Pick some $$$v_i$$$ and $$$v_j$$$ and assume $$$i < j$$$. Let $$$\mathrm{lca}(v_i, v_j) = u$$$. If $$$u = v_i$$$, then we can use $$$v_i$$$ and the first descendant of $$$v_i$$$ that appears in the subset; they must be adjacent. Otherwise, let $$$w$$$ be the child of $$$u$$$ whose subtree contains $$$v_i$$$. Because the vertices are in the DFS order, the vertices in the subtree of $$$u$$$ must form a contiguous range among $$$v_1, \ldots, v_m$$$. Similarly, the vertices in the subtree of $$$w$$$ must form a contiguous range, contained in the range for $$$u$$$. We can use the last vertex in the subtree of $$$w$$$ and the first vertex in the $$$u$$$-range that is not contained in $$$w$$$. Neither of them is an empty set, because they contain $$$v_i$$$ and $$$v_j$$$ respectively.

This fact is useful for calculating the so-called "virtual trees". In some problem, such as 613D - Kingdom and its Cities, you are given many queries, each query consists of a subset of vertices. To answer these queries, it is not necessary to consider the whole tree. It is sufficient to consider the given subset of vertices, as well as some additional vertices where paths from the given vertices to one another "join up". They form a smaller tree with much fewer vertices, called the virtual tree:

In this picture, the given subset of vertices is in dark red. To join them up while preserving the structure (it's hard to formally explain what the actual requirement is, but hopefully the idea is clear) we need to add the pink vertices. The dark red and pink vertices together form the vertices of the virtual tree. The edges of the virtual tree are shown in red.

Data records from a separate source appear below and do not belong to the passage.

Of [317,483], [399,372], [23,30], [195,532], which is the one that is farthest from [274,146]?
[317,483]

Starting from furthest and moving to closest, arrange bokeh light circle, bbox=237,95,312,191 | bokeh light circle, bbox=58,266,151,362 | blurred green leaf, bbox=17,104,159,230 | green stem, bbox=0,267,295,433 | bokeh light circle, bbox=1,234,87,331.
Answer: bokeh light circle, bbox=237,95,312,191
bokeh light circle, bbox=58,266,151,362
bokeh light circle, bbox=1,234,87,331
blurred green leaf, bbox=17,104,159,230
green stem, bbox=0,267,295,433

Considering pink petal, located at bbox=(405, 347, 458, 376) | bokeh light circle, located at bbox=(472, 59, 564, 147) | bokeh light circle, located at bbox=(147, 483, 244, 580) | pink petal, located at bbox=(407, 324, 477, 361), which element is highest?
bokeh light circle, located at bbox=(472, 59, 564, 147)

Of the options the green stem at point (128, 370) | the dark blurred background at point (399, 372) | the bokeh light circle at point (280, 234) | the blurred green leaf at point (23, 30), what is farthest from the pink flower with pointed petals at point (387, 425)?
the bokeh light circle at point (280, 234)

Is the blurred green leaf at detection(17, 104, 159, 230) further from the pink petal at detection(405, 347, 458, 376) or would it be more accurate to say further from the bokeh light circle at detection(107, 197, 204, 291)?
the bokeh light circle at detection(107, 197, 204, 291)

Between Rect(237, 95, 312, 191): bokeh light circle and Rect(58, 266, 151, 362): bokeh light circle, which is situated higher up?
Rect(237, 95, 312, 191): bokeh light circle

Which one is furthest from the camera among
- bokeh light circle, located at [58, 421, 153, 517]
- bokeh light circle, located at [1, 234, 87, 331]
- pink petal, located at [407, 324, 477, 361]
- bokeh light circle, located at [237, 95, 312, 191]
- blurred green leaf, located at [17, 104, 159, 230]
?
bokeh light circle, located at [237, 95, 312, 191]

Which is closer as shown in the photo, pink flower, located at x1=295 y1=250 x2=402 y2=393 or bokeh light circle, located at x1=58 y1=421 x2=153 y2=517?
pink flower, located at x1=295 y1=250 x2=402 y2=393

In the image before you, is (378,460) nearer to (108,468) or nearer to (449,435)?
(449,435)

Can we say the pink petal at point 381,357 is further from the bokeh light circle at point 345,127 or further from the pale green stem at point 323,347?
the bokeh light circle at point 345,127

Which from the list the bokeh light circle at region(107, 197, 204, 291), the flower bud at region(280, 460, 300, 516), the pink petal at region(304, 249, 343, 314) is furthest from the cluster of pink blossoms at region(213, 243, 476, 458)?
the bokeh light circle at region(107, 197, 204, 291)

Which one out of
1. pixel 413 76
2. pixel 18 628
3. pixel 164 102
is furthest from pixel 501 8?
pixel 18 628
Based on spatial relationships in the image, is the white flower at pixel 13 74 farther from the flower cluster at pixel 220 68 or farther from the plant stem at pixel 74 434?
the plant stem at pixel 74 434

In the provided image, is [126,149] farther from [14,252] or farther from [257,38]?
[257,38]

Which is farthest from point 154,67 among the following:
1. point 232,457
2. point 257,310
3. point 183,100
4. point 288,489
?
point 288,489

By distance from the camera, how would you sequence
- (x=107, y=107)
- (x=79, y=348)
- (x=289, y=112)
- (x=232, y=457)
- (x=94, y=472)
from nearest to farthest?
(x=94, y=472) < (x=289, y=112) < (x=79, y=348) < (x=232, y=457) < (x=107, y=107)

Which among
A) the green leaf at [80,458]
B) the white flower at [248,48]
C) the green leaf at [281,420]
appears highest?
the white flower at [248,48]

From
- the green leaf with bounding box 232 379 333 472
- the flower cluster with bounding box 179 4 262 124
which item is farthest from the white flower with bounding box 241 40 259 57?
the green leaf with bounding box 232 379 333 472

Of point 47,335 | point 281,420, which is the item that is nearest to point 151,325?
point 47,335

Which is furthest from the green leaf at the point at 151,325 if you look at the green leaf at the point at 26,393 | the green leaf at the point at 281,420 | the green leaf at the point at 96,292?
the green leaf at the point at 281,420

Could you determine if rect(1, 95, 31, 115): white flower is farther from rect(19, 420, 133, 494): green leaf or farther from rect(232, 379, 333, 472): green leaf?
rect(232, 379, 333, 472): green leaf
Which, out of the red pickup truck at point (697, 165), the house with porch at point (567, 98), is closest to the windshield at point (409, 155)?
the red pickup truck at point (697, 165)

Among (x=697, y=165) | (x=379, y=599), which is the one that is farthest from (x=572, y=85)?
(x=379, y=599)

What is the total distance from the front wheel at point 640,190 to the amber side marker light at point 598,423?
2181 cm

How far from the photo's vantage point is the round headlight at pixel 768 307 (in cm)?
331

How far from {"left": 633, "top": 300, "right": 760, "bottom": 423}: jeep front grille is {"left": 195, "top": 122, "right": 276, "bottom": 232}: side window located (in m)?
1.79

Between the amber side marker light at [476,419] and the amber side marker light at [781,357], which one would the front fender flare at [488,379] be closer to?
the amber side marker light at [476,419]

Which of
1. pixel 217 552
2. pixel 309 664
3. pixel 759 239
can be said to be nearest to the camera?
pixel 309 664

Notice that the vertices making up the virtual tree are exactly those of the form $$$\mathrm{lca}(u, v)$$$, where $$$u$$$ and $$$v$$$ are part of the given subset of vertices. Using the fact that we just learned, we can find the vertices that form the virtual tree by sorting the given subset by DFS order, taking the LCAs of all adjacent pairs of vertices, and removing the duplicates. To find the edges of the virtual tree, you can again sort all the vertices of the virtual tree, and use a stack-like idea to connect them up.

It can be proven directly, but I like to think of it as a special case of Dilworth's theorem.

To formulate it as a case of Dilworth's theorem, we define a partial order: $$$i \preceq j$$$ if and only if $$$i \le j$$$ and $$$p_i \le p_j$$$. An "antichain" is then a decreasing subsequence. A "chain" is an increasing subsequence. Dilworth's theorem states:

Consider splitting the permutation into increasing subsequences. The length of the longest decreasing subsequence is exactly the minimum number of increasing subsequences needed.

Suppose that the length of the longest decreasing subsequence $$$\ell$$$ and $$$\ell < \sqrt{n}$$$. Then we can split the permutation into $$$\ell$$$ increasing subsequences; as the sum of their lengths is $$$n$$$, at least one of them will be at least $$$\sqrt{n}$$$.

This proves that if the longest decreasing subsequence is shorter than $$$\sqrt{n}$$$, then there exists an increasing subsequence with length at least $$$\sqrt{n}$$$. A similar argument shows that if the longest increasing subsequence is shorter than $$$\sqrt{n}$$$, then there exists a decreasing subsequence with length at least $$$\sqrt{n}$$$.

This problem is from Algorithmic Engagements. I know this problem from "best problem in 2019" discussion, I'd be grateful if someone sent a link.

Given $$$n = 3 \cdot 10^5$$$ points on a plane, you get to pick a subset of 500 points and need to solve the Traveling Salesman problem on the chosen subset.

You can use a variant of this idea: we can either find a path with length at least $$$\sqrt{n}$$$, where $$$x$$$ and $$$y$$$ are both increasing; or a path with length at least $$$\sqrt{n}$$$, where $$$x$$$ is increasing and $$$y$$$ is decreasing. Solving the Traveling Salesman problem on such subsets is trivial. $$$500 \le \sqrt{n}$$$, so no worries there.